Don't miss the next studies
- Roles and separation of responsabilities. To resolve the lack of structure and work on reducing the superhero syndrome, we introduce a pair of roles: incident operator and spokesperson. The first is a mix of 'Incident Command' and 'Operational Work'. The second one is solely focused on communication and logging. Whenever an incident was spotted, the person 'on call' would drop a message stating the start of the incident management process and call upon someone else to join the war room.
- Command and operation. As the team was small (less than 10 people) and the size of the stack too, it was difficult to keep incident command and operational work separate. Instead, the team elected to have one person "in charge" for most incidents unless it was a critical one and more people were needed.
- War room. We created a separate engineering-only slack channel to avoid having anyone and everyone involved or barge into conversations on slack during an incident. All engineers could join, but it was away from the day-to-day operations, thus allowing for focused discussions.
- Communication. As this was a major issue, it was important to put a lot of emphasis on this. We elected to have one person focused on communication within 2 slack channels: into the general engineering channel to keep everyone up to date about how things were going and if help was needed, in a specific company-wide channel to keep the rest of the company updated. Each communication would be done by the spokesperson and only that person and include an ETA for the next update. At first, that person was also in charge of creating the incident log file and logging what was seen, decided, and done.
-
Overall. By default, the person assuming on-call duties that week would be the de-facto incident operator, and they would call someone else to second as a spokesperson. If they felt not up to the task, they could ring up other team members and hand off the responsibilities.
The process aimed at bringing back the service as fast as possible but in the most ordained manner. First, we trained to recognize the level of the incident, then to figure out whether or not it was possible to solve it directly or if one had to mitigate it first.
We also covered the importance of clear communication and task assignment to avoid freelancing and conflicts.
Finally, we discussed how to write incident reports (post-mortems) and communicate about them with the rest of the engineering team and the rest of the company.
The result
The effects
As the company started to follow those principles, the effects were quickly spotted across the company. After the first use of the process, many people in the company shared their delight at how they didn't have to wait to know something was happening, that it was already being looked after, and when it was solved. Many never expected it could be done the way we did.

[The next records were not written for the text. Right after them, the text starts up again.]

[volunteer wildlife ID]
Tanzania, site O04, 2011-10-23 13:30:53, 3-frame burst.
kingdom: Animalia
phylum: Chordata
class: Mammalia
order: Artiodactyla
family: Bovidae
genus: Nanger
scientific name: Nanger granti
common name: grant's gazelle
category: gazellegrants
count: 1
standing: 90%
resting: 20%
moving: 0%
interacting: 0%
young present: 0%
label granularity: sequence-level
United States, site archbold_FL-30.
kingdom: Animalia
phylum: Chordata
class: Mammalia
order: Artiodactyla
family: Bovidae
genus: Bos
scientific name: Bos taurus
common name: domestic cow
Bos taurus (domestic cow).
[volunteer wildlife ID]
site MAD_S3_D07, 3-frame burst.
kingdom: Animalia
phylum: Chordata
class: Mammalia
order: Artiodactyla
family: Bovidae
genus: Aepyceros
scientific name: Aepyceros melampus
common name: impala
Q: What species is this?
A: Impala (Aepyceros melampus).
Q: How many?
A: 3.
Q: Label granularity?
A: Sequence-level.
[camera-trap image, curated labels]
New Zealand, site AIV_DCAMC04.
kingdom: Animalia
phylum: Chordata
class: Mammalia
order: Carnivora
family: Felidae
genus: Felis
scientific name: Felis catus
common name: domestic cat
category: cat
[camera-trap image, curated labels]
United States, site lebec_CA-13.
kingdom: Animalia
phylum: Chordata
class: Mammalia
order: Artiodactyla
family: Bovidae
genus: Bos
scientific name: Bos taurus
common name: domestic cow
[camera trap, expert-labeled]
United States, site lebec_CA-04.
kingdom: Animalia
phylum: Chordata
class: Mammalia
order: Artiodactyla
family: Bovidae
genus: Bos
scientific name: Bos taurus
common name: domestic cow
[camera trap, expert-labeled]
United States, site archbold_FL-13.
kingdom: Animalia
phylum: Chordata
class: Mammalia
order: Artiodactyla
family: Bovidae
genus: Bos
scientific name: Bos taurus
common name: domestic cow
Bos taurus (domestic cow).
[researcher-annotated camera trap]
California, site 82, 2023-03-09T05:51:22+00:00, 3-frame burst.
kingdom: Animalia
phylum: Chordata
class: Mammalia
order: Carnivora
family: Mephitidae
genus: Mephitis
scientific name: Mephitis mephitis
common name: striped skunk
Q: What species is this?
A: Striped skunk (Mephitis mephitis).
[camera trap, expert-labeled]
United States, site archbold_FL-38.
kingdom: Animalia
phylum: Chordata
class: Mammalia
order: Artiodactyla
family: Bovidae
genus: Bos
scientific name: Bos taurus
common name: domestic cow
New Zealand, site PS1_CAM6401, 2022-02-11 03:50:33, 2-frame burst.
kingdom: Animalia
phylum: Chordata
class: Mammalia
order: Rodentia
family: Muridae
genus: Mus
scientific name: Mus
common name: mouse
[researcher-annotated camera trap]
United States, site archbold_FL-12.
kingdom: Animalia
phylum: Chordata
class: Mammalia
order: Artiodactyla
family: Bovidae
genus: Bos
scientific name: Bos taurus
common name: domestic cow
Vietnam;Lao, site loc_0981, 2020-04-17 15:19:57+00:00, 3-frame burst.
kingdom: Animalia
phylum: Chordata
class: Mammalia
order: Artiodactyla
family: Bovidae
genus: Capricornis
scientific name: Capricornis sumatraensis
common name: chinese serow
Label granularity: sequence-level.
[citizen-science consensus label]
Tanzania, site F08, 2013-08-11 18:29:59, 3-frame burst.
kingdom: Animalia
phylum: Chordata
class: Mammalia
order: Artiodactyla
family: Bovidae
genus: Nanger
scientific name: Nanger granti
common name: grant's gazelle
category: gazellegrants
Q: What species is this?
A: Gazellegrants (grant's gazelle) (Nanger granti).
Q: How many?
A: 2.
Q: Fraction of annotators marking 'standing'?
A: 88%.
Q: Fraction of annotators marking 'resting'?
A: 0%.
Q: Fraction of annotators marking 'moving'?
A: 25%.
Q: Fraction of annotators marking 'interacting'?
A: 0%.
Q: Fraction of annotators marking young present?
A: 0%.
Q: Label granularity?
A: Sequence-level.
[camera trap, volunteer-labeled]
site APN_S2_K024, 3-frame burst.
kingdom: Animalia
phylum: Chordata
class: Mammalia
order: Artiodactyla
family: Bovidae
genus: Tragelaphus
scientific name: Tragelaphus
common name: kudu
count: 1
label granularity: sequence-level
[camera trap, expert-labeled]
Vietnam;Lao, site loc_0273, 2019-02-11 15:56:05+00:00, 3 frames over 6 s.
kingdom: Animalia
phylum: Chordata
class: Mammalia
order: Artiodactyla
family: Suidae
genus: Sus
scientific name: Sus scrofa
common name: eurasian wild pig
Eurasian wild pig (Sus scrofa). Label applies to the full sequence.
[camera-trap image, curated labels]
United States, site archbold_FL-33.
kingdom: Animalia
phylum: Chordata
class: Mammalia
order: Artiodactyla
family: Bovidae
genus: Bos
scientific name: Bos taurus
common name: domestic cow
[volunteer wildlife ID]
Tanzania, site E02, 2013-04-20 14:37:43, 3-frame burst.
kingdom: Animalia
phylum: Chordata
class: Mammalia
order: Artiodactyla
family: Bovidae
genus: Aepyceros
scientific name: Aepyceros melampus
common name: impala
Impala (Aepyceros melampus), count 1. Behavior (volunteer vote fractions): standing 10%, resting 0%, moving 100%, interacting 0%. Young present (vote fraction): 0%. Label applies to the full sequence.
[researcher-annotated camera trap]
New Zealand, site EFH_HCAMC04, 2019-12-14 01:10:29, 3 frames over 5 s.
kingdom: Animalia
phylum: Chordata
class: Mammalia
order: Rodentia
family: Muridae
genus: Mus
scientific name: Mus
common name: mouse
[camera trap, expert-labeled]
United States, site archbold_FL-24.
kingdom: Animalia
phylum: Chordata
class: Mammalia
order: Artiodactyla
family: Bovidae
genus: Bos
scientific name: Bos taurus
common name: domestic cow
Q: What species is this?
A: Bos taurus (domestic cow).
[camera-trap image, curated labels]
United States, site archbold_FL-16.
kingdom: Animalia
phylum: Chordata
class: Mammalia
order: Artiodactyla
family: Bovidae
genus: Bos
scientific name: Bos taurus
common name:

But it was not the only impact. Using the post-mortems, the team could reflect on key indicators such as Mean Time To Recovery (MTTR) and Change Failure Rate. After a couple of months, they could see that most of their incidents were triggered by changes in the codebase and bugs introduced by those. They could cover this during retrospectives and consider solutions together.
Managing incidents were also the opportunity for team members to look into areas of the codebase they were not familiar with yet, thus spreading knowledge. It also allowed less senior members to lead or co-lead the incident response by pairing with a senior team member. This was seen as key to supporting those individuals in their career growth.
After a few months, the team updated the process and adjusted it to fit their team and context better now that they had some experience managing incidents. We were no longer needed and moved on to other projects, but we were happy to have been of help.
The training was done as an additional part of an already running contract allowing us to not only give initial training but also pair with team members during several incidents, thus ensuring a solid adoption and comprehension of the practice.